Forecasters from the National Weather Service’s Storm Prediction Center had warned area residents on Tuesday to anticipate potentially damaging winds and strong tornadoes.
Around 7 p.m. local time, Louisiana’s Beauregard Parish, located along the state’s western border, “was receiving reports of several areas where water on the roads” was becoming a hazard to drivers, the sheriff’s office said.
A tornado watch remains in place until 1 a.m. local time Wednesday for all of southeast Louisiana, the National Weather Service in New Orleans said. Severe weather, high winds and flash flooding will threaten parts of the state throughout the night until 4 a.m. Wednesday.
More than 1,000 schools and nearly 150 hospitals were in the Louisiana potential tornado exposure zone, the service said.
Governor Greg Abbott of Texas said to have led the Texas Division of Emergency Management to prepare state response resources, adding that authorities at all levels were ready.
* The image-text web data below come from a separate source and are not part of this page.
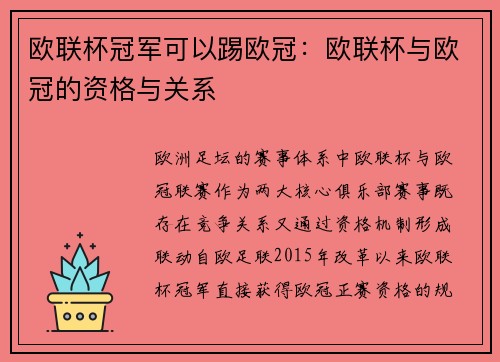 欧联杯冠军可以踢欧冠：欧联杯与欧冠的资格与关系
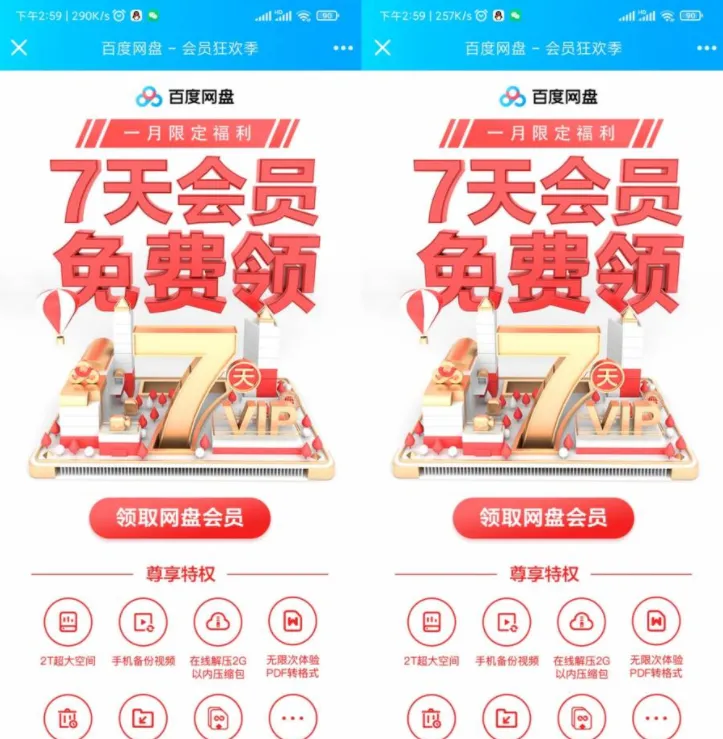 【百度网盘免费领14天会员】下载东西用得到的可以瞅瞅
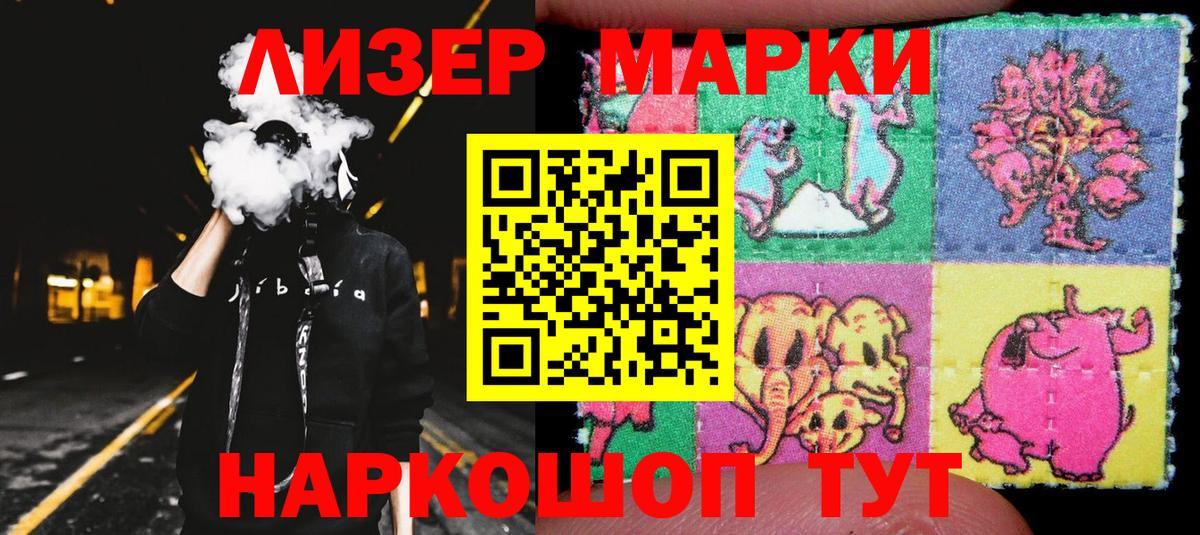 Наркотические марки 1,5мг  Марки 25I-NBOMe  Туймазы  Наркотические марки 1,5мг  Вход с VPN 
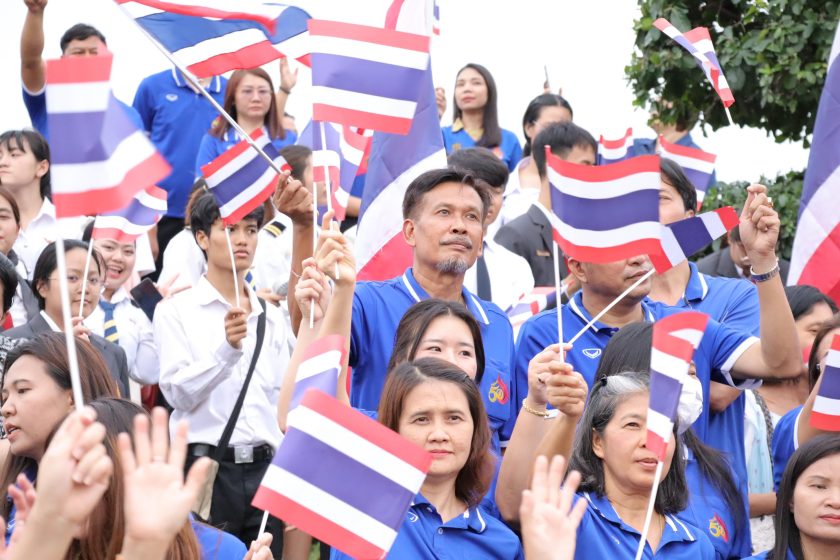 ภาพประกอบเว็บไซต์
More than 100 flights were canceled and more than 500 were delayed Tuesday at George Bush Intercontinental Airport in Houston, according to FlightAware, a flight tracking company.
The National Weather Service released a tornado emergency for the eastern suburbs of Houston around 2:30 p.m. local time. A tornado emergency is “an extremely rare tornado warning issued when there is a serious threat to human life and catastrophic damage from an impending or ongoing tornado,” according to the weather service.
In Louisiana, the Governor’s Office of Homeland Security and Emergency Preparedness tweeted posts on storm safety. “We face another severe weather threat this week,” the agency said, urging residents to remain vigilant. The Mississippi Emergency Management Agency sent similar messages about preparing for storms.
The risk of severe weather will shift to the eastern gulf coast and the Atlantic coast Wednesday through Thursday. Cities along the east coast from Norfolk, Virginia to Jacksonville, Florida could see tornadoes later this week.
Large hail is also a risk when these storms spread.
New Orleans was hit by a deadly tornado last month as a series of storms swept through the south. And last March, two tornadoes touched down near the city, killing at least one person and leaving a path of destruction in their wake.
Derrick Bryson Taylor and Jesus Jiménez contributed report.